Why sideloaded browser extensions raise security risk
Like other Chromium-based browsers, Edge allows local installation of unpacked extensions in developer mode for testing. This workflow is convenient for developers, but in user and enterprise environments it bypasses store vetting such as reputation checks, code review, and permission policy enforcement, increasing the likelihood of installing a malicious component.
Even brief exposure can be consequential. Malicious extensions can exfiltrate session tokens, inject scripts into web pages, alter content, or intercept form data within seconds, often without visible indicators. Adversaries frequently mask harmful behaviors behind “useful” features to build trust and spread at scale.
Real-world impact and scale: campaigns and statistics
Large-scale incidents underscore the risk. In 2020, Awake Security reported more than 100 malicious Chrome extensions with an estimated 32 million installations. In 2022, McAfee identified several extensions amassing roughly 1.4 million installs. These cases show how social engineering and distribution outside official channels can impact both consumers and enterprises.
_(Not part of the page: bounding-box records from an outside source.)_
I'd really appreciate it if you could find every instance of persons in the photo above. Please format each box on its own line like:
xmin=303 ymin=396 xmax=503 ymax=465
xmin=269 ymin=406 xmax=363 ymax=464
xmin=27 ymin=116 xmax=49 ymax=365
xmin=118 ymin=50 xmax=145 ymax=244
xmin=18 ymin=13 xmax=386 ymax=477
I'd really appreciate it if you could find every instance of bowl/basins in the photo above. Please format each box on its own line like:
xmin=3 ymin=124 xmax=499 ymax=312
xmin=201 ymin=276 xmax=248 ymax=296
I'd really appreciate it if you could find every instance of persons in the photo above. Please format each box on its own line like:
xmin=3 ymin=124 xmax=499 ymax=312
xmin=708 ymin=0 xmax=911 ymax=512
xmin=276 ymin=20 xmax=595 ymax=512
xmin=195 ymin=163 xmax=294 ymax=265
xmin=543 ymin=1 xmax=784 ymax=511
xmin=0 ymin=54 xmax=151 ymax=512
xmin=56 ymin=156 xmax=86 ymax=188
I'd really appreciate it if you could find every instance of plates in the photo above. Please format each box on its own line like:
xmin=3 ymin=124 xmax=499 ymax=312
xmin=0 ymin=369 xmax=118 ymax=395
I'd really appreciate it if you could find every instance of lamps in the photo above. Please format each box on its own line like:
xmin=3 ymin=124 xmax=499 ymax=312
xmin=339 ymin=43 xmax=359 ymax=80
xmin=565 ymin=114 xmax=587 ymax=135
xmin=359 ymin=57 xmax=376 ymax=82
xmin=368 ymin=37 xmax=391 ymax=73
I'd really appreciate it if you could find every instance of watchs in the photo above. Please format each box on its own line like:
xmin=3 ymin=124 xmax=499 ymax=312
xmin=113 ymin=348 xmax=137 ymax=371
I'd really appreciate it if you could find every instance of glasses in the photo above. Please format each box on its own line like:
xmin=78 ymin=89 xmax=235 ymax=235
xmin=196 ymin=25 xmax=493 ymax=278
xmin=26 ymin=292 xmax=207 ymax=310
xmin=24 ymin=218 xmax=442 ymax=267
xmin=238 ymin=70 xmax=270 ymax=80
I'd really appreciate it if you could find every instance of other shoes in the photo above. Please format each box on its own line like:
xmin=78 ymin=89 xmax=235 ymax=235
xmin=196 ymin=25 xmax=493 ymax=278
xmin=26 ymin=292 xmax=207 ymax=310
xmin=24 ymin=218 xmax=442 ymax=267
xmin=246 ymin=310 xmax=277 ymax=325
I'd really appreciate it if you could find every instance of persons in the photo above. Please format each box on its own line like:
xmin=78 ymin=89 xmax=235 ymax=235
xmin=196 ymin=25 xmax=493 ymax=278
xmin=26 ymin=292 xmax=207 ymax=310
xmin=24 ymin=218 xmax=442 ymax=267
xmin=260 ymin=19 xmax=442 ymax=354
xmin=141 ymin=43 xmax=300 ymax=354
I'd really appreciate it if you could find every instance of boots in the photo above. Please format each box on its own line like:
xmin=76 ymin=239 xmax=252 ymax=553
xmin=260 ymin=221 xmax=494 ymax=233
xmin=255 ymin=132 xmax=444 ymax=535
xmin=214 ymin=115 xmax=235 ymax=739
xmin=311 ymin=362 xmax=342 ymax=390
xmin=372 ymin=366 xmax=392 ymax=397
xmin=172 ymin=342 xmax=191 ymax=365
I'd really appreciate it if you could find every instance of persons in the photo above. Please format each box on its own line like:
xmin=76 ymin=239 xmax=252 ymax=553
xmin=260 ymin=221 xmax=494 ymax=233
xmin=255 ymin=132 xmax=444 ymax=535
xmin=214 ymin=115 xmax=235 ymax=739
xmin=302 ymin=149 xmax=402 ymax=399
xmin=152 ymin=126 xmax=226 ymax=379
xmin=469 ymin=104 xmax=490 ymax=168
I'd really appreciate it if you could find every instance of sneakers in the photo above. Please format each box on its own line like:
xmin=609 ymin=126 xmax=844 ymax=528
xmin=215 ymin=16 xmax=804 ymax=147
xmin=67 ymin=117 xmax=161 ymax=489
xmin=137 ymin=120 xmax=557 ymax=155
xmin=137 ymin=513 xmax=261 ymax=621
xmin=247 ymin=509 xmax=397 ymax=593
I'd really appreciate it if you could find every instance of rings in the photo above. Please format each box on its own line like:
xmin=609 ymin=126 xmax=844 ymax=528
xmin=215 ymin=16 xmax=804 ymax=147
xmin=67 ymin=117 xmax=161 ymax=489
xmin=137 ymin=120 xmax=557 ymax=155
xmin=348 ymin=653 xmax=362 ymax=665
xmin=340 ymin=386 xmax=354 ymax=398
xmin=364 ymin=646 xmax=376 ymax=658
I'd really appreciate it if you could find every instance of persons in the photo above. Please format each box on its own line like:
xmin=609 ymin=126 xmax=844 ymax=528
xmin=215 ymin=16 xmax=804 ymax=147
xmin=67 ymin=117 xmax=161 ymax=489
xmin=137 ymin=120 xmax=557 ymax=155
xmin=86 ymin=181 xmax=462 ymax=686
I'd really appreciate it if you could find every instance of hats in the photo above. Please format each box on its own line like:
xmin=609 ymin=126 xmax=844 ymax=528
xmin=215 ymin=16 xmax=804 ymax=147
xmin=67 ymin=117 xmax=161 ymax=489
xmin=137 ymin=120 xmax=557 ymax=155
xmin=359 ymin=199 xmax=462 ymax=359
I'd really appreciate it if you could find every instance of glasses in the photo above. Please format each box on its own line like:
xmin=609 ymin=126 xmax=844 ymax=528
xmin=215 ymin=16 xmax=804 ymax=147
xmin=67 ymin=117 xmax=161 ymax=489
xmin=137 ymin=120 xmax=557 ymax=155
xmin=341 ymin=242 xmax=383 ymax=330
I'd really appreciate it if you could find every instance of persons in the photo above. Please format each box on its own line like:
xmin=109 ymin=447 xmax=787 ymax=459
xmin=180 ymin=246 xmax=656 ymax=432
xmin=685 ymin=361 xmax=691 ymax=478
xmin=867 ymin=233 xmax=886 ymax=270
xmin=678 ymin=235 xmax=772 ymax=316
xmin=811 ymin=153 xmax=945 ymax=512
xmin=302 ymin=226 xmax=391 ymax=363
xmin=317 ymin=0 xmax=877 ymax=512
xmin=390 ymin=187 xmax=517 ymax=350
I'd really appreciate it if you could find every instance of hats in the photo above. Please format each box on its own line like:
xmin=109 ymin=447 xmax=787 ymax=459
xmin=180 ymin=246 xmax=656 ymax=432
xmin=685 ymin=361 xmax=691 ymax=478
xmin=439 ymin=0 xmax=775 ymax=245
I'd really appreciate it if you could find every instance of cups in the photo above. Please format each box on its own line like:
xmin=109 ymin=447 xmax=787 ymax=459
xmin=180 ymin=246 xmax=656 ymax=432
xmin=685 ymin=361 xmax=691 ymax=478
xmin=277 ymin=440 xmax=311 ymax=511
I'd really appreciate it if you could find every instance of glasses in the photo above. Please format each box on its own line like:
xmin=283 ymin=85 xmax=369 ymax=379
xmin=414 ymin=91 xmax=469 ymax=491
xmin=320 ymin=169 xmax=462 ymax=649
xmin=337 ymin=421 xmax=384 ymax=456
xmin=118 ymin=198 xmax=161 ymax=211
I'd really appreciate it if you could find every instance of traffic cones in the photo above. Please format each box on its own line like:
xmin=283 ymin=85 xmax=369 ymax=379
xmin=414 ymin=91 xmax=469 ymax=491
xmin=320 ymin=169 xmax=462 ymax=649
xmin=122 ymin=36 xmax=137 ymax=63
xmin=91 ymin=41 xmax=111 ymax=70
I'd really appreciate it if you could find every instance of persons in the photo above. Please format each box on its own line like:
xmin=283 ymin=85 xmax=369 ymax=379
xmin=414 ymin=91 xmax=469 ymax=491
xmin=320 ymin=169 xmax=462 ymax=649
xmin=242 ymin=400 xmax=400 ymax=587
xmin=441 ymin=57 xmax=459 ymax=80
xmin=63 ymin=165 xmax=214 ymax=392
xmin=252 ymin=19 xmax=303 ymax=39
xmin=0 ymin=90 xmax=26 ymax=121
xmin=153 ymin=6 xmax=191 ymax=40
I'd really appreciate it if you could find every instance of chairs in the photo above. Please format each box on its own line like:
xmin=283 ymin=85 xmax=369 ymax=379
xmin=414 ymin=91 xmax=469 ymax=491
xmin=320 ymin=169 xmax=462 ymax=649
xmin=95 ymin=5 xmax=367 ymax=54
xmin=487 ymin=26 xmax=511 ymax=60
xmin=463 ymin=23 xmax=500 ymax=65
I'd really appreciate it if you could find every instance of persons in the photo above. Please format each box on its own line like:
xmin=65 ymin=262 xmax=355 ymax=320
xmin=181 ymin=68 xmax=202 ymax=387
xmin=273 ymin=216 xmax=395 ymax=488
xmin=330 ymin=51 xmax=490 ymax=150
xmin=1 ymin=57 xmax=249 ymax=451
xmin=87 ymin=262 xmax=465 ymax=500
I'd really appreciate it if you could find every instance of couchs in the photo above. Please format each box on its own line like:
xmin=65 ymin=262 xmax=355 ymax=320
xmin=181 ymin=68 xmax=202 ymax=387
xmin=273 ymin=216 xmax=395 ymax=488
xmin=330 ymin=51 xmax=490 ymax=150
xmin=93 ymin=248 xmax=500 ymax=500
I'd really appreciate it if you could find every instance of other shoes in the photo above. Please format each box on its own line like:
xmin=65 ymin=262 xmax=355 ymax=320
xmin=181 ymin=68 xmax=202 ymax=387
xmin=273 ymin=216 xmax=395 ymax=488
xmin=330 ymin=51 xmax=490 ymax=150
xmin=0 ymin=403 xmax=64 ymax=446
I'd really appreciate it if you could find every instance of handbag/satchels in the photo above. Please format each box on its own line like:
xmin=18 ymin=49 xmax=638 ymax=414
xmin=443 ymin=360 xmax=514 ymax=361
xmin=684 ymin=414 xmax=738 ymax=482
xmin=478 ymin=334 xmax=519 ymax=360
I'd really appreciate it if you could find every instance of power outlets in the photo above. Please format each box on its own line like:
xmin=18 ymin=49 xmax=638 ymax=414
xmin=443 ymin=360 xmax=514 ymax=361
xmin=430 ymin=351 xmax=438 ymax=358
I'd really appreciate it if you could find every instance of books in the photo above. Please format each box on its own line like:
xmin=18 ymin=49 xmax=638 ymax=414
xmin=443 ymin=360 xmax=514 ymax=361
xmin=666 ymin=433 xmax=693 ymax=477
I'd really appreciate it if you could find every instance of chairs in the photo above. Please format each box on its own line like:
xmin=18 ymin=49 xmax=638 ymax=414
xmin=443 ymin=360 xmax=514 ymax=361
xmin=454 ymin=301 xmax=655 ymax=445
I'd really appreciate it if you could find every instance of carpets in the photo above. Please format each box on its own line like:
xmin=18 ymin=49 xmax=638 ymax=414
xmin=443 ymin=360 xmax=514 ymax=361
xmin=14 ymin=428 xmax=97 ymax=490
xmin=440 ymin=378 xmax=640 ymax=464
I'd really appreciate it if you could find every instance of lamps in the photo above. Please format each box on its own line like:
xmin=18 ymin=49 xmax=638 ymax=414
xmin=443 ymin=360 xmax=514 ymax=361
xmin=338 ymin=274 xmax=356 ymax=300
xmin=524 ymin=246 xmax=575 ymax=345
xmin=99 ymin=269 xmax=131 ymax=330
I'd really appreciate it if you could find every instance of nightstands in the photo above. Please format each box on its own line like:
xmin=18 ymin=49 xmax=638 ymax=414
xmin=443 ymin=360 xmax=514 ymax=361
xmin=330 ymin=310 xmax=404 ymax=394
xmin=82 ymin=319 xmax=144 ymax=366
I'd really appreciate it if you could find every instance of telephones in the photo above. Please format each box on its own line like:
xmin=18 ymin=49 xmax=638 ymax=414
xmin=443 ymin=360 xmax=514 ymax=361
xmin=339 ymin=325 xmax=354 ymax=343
What Microsoft is adding to Edge
Microsoft says Edge will be able to detect and revoke malicious sideloaded extensions. In practice, revocation likely means forcibly disabling an extension and blocking re-enablement. Although the company has not detailed detection logic, the announcement aligns with broader efforts to harden the extension ecosystem and reduce abuse.
Probable detection and enforcement approaches
Based on common browser security strategies, Edge may combine reputation feeds and blocklists (publisher identity, signatures, hashes), behavioral analysis (signals of data exfiltration, injection, or anomalous network calls), permission and capability checks compared to typical profiles, and telemetry-driven heuristics to flag suspicious patterns. In enterprise environments, policy integration via GPO/Intune would support centralized controls and reporting, complementing Microsoft’s existing protection stack.
Microsoft’s broader extension ecosystem safeguards
Recent steps include a Publish API for developers, strengthened account and update checks, and experiments with warnings for extensions that degrade Edge performance. Collectively, these measures reduce the chance of malicious code entering the ecosystem and improve visibility for users and administrators.
Practical steps to reduce extension risk now
Organizations and consumers do not need to wait for November 2025 to improve protection against malicious browser extensions. The following measures reduce attack surface immediately:
- Avoid developer mode and sideloading; install only from the official Microsoft Edge Add-ons store.
- Scrutinize requested permissions and publisher reputation; remove extensions you do not actively use.
- Enforce enterprise policies (GPO/Intune) to disable sideloading and maintain a strict allowlist of approved extensions.
- Keep Edge and the OS up to date; enable built-in protections such as Microsoft Defender SmartScreen and site isolation.
- Use endpoint security with EDR to monitor for browser injections and suspicious network activity originating from extensions.
- Train users to recognize social engineering and phishing that promote “helpful” but malicious add-ons.
Automated detection and revocation of malicious sideloaded extensions in Edge will close a convenient pathway for adversaries. Combined with stronger publishing checks and performance alerts, the change should materially enhance enterprise browser security. Now is the time to review extension governance, restrict sideloading where possible, curate a trusted plugin list, and prepare users for safer browsing habits while monitoring Microsoft’s updates to Edge.